# What you should do
Every line below must be reproduced exactly. Copy them all.
-------
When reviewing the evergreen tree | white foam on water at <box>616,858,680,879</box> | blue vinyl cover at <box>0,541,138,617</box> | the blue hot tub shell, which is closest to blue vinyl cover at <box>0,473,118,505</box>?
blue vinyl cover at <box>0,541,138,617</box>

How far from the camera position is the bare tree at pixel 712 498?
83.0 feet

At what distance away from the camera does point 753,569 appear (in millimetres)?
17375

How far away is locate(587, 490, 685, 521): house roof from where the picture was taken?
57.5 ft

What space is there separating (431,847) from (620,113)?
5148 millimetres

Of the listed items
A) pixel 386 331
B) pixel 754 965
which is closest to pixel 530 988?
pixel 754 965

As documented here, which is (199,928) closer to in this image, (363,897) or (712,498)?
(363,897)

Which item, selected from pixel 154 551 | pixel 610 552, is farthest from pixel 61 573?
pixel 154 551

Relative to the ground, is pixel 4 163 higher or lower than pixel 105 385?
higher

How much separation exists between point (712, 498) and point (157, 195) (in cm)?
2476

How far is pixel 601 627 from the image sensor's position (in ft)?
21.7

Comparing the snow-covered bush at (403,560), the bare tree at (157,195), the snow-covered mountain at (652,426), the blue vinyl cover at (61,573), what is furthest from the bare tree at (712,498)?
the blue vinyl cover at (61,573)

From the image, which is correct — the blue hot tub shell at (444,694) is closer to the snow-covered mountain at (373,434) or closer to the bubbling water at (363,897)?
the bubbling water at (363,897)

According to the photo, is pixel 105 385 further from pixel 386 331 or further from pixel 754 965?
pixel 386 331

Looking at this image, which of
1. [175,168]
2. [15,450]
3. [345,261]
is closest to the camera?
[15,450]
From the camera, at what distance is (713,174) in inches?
-------
# Written solution
When reviewing the evergreen tree | white foam on water at <box>616,858,680,879</box> | blue vinyl cover at <box>0,541,138,617</box> | the blue hot tub shell, which is closest to blue vinyl cover at <box>0,473,118,505</box>?
blue vinyl cover at <box>0,541,138,617</box>

How far from the camera position is the bare tree at pixel 712 498?
83.0 feet

At what distance away from the camera does point 753,569 appear (in millimetres)?
17375

How far away is locate(587, 490, 685, 521): house roof from where the picture was taken?
57.5 ft

What space is there separating (431,847) from (620,113)?
5148 millimetres

Of the listed items
A) pixel 386 331
B) pixel 754 965
which is closest to pixel 530 988?
pixel 754 965

As documented here, which is (199,928) closer to in this image, (363,897) or (712,498)?
(363,897)

Which item, selected from pixel 154 551 | pixel 610 552, is farthest from pixel 61 573?
pixel 154 551

Relative to the ground, is pixel 4 163 higher or lower than pixel 105 385?
higher

How much separation exists between point (712, 498) and point (157, 195) (in cm)?
2476

How far is pixel 601 627 from the image sensor's position (in ft)?
21.7

Comparing the snow-covered bush at (403,560), the bare tree at (157,195), the snow-covered mountain at (652,426), the blue vinyl cover at (61,573), what is furthest from the bare tree at (712,498)?
the blue vinyl cover at (61,573)

From the image, which is correct — the blue hot tub shell at (444,694) is closer to the snow-covered mountain at (373,434) or closer to the bubbling water at (363,897)?
the bubbling water at (363,897)

According to the photo, is pixel 105 385 further from pixel 386 331 or further from pixel 754 965?
pixel 386 331

Looking at this image, which of
1. [175,168]
2. [15,450]
3. [345,261]
is closest to the camera?
[15,450]
From the camera, at what distance is (713,174) in inches?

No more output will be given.